Во всех приведенных контекстах сочетания со словом час представляют собой торжественно-патетические обороты речи в соответствующем лексическом окружении при общей высокой тональности произведений. Возможно, что эти обороты перефразируют церковнославянские фразеологические сочетания, называющие церковные службы в честь определенных этапов жизни, смерти и воскресения Иисуса Христа (например, час поруганий и предания распятию, час сошествия святого духа на апостолов и т. п. – Толль). В современной фразеологии сохраняется модель подобных сочетаний, восходящая, видимо, к церковнославянскому: час расплаты. Несмотря на то что в цветаевских сочетаниях, образованных по этой модели, слово час имеет архаическое обобщенное значение ‘время’, в поэтической системе Цветаевой не менее важно и современное значение этого слова, указывающее на конкретный и сравнительно короткий отрезок времени: вечность оказывается сконцентрированной в кратковременности интенсивного переживания. Высокий смысл слова час в архаическом значении становится, таким образом, равноценным бытовому смыслу этого же слова в современном значении, поскольку вечность, по представлению Цветаевой, равноценна моменту («часу») интенсивной жизни.
в) Совмещение русского значения с иноязычным
Рассматривая возможные факты поэтического билингвизма, Г. А. Левинтон показывает, что «на уровне одного слова язык (чужой – Л. 3.) выступает обычно как подтекст в собственном смысле» (Левинтон 1979: 32). Подтверждение этому тезису в большой степени можно найти в творчестве Цветаевой.
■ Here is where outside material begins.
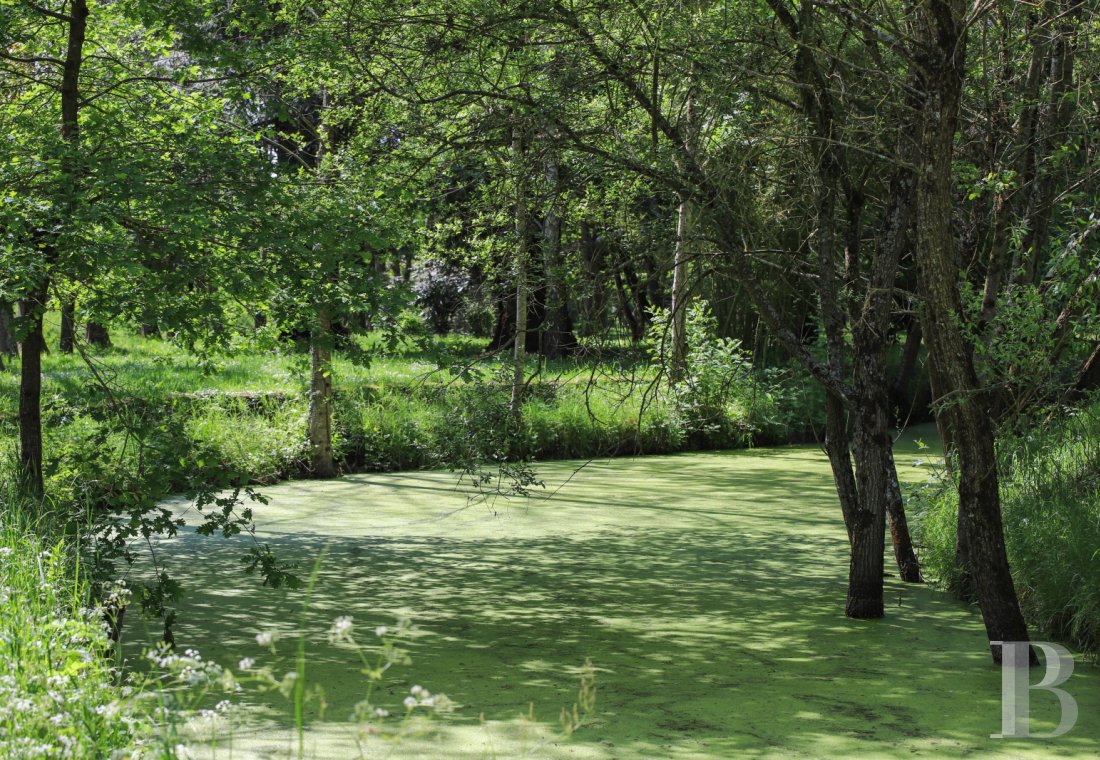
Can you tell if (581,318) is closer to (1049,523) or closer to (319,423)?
(1049,523)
Взаимодействие русского и иноязычного значений слова (межъязыковых омонимов) в поэзии Цветаевой встречается нередко и выполняет важную смыслообразующую роль в построении текста. О том, как Цветаева чутка к иноязычному слову, как творчески она использует его в своей речи, свидетельствуют многие фрагменты ее писем и прозы. Предположение о взаимодействии семантических объемов русского и иноязычного слов у Цветаевой впервые высказано Ю. В. Пухначевым. Он пишет, что Цветаева, возможно, нашла тему стихотворения «Наклон» в многозначности немецкого слова Neigung, обозначающего и физическое явление, и душевную склонность (Пухначев 1981: 60). Явление художественного билингвизма – принципиально важная категория поэтического идиостиля Цветаевой: русский язык ее поэзии преодолевает свои пределы и оказывается проницаемым для окказиональных заимствований на уровне идиостиля.